» Dataset rows
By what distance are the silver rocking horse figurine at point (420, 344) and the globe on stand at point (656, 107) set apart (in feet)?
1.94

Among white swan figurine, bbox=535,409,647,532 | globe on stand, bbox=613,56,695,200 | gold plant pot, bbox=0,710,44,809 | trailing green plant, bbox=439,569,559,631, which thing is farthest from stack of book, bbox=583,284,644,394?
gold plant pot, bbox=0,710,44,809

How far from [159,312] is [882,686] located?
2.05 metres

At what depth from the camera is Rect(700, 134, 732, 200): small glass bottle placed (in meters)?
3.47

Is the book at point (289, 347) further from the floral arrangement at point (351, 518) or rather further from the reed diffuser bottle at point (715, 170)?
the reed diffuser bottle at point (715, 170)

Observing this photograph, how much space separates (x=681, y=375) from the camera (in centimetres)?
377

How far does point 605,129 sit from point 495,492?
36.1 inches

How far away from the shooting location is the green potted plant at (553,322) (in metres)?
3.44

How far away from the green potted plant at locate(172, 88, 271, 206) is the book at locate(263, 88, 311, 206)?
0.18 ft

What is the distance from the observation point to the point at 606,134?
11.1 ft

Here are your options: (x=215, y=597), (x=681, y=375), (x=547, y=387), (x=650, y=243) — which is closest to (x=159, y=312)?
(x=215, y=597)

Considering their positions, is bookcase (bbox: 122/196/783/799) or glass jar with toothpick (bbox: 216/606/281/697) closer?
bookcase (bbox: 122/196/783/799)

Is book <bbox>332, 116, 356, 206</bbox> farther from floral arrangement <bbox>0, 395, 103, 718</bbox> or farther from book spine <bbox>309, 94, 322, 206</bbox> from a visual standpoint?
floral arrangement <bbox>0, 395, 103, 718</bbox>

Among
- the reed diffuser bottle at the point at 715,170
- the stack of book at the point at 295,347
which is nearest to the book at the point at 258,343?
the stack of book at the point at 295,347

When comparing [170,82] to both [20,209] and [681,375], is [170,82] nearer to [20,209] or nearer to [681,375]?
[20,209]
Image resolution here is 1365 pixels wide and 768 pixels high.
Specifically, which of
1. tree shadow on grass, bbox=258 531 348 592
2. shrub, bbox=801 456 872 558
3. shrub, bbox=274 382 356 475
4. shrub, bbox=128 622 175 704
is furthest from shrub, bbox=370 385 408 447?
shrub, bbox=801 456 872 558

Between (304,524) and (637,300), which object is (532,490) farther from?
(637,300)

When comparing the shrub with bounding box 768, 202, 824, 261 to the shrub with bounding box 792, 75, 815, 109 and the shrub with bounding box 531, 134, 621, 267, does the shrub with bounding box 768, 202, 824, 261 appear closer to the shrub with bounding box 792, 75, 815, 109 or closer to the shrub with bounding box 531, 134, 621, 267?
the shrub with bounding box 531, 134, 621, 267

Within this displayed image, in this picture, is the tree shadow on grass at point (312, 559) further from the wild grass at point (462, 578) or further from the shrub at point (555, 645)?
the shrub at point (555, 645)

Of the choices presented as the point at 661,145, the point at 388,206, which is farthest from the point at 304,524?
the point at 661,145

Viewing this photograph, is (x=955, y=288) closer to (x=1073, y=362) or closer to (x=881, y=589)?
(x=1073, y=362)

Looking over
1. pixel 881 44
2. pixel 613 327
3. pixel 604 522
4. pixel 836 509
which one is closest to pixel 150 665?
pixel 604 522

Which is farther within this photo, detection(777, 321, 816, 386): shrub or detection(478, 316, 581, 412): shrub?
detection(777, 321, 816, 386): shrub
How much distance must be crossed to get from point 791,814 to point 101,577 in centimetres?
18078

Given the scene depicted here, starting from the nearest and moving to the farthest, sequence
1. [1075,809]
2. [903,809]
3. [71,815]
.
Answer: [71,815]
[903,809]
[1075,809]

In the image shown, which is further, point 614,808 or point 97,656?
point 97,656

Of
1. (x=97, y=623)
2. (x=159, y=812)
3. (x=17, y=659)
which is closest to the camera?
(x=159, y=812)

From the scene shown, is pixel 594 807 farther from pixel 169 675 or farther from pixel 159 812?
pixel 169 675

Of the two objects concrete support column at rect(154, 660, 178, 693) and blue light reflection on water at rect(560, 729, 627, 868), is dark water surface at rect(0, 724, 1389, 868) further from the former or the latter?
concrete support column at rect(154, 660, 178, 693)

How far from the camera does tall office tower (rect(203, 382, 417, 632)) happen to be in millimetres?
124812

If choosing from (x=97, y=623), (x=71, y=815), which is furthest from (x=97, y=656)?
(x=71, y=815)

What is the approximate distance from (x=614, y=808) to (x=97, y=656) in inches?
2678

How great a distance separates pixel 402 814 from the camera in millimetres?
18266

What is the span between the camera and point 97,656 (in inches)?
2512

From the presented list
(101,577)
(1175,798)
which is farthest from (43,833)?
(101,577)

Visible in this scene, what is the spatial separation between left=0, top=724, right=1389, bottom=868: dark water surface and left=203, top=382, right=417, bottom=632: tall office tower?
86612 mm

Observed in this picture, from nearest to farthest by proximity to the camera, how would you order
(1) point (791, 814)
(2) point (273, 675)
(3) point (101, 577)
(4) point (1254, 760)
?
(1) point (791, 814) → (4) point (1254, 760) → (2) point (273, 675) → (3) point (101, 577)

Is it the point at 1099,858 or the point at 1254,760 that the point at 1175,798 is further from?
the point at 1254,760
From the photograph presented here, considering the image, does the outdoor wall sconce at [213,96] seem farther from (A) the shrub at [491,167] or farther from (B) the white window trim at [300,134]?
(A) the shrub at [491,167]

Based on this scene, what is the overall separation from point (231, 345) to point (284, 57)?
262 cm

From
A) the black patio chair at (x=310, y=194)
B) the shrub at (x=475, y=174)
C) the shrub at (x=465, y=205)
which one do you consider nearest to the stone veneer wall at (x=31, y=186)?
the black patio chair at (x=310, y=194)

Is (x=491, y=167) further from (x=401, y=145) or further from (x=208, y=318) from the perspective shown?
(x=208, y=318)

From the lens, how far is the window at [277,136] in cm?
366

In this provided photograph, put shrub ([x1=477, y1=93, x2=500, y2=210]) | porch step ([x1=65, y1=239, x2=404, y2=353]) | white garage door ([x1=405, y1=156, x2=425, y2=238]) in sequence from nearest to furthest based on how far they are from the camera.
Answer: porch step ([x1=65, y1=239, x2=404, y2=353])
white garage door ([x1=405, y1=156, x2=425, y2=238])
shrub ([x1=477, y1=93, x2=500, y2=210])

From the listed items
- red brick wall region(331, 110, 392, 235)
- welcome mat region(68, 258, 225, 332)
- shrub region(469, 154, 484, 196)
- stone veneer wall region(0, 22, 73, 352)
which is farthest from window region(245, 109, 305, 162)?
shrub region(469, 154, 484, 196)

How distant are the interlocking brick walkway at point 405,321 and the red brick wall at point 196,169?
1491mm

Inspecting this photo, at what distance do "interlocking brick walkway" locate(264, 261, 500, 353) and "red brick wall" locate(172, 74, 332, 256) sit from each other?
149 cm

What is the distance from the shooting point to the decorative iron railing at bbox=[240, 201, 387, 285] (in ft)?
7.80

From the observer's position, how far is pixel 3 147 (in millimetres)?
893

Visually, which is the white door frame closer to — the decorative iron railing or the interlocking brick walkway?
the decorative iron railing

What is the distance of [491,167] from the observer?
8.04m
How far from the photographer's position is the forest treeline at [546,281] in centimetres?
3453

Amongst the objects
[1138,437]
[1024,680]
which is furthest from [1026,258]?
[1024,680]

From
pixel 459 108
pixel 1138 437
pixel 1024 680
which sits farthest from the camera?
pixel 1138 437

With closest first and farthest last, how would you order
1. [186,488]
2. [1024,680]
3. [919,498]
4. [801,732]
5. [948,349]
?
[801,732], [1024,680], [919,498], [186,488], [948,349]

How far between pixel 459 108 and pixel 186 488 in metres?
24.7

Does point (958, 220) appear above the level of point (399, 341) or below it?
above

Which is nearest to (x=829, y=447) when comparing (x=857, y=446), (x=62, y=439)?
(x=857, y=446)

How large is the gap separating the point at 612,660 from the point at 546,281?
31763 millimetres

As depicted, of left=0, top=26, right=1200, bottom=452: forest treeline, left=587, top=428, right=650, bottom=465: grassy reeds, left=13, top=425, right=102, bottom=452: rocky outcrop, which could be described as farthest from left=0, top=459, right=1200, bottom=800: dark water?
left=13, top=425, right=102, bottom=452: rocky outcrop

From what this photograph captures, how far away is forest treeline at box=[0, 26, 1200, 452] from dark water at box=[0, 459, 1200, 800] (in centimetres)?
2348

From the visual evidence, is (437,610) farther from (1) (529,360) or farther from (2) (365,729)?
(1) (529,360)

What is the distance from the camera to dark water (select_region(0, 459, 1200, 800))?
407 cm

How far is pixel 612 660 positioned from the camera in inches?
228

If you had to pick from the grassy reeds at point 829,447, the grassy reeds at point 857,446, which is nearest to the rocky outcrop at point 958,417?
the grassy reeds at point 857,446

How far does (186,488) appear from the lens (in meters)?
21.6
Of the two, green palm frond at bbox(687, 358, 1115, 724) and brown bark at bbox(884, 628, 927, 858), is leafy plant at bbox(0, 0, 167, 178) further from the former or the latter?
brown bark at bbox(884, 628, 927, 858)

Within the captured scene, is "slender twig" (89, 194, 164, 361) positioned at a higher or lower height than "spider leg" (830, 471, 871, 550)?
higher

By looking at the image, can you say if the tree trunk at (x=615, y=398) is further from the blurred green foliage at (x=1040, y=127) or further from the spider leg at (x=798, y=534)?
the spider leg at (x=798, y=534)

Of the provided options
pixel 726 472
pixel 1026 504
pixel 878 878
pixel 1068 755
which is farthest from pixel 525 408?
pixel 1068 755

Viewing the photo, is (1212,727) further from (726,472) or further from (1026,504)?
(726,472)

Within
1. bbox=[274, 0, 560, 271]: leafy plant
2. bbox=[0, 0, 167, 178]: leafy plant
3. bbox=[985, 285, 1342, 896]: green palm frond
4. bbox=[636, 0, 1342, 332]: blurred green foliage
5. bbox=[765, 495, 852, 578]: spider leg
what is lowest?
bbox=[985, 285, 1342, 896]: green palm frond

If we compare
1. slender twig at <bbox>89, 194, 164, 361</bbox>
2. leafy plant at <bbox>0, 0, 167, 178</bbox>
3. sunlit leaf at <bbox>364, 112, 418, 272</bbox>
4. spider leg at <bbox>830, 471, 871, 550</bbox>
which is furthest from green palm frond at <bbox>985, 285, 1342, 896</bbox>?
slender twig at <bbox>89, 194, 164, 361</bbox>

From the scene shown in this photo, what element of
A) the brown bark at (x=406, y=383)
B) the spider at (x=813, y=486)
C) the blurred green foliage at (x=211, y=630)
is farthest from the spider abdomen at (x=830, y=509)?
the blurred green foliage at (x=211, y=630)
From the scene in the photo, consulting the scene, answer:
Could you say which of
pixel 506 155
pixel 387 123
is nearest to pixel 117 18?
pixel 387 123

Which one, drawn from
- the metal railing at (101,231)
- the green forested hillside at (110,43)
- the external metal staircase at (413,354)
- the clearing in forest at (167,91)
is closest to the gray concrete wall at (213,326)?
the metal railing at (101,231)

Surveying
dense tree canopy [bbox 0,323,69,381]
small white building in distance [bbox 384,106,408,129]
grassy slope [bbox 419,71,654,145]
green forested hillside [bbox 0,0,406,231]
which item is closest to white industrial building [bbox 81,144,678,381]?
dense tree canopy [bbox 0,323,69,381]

» What to do
Return, word for word, every line from the line with "From the scene in" to the final line of the data.

» Solution
From the scene in the photo, consulting the scene, answer:
Could you say which of
pixel 506 155
pixel 387 123
is nearest to pixel 117 18?
pixel 387 123

Which one, drawn from
- the metal railing at (101,231)
- the green forested hillside at (110,43)
- the external metal staircase at (413,354)
- the clearing in forest at (167,91)
is closest to the gray concrete wall at (213,326)?
the metal railing at (101,231)

Surveying
dense tree canopy [bbox 0,323,69,381]
small white building in distance [bbox 384,106,408,129]
grassy slope [bbox 419,71,654,145]
green forested hillside [bbox 0,0,406,231]
which item is closest to white industrial building [bbox 81,144,678,381]?
dense tree canopy [bbox 0,323,69,381]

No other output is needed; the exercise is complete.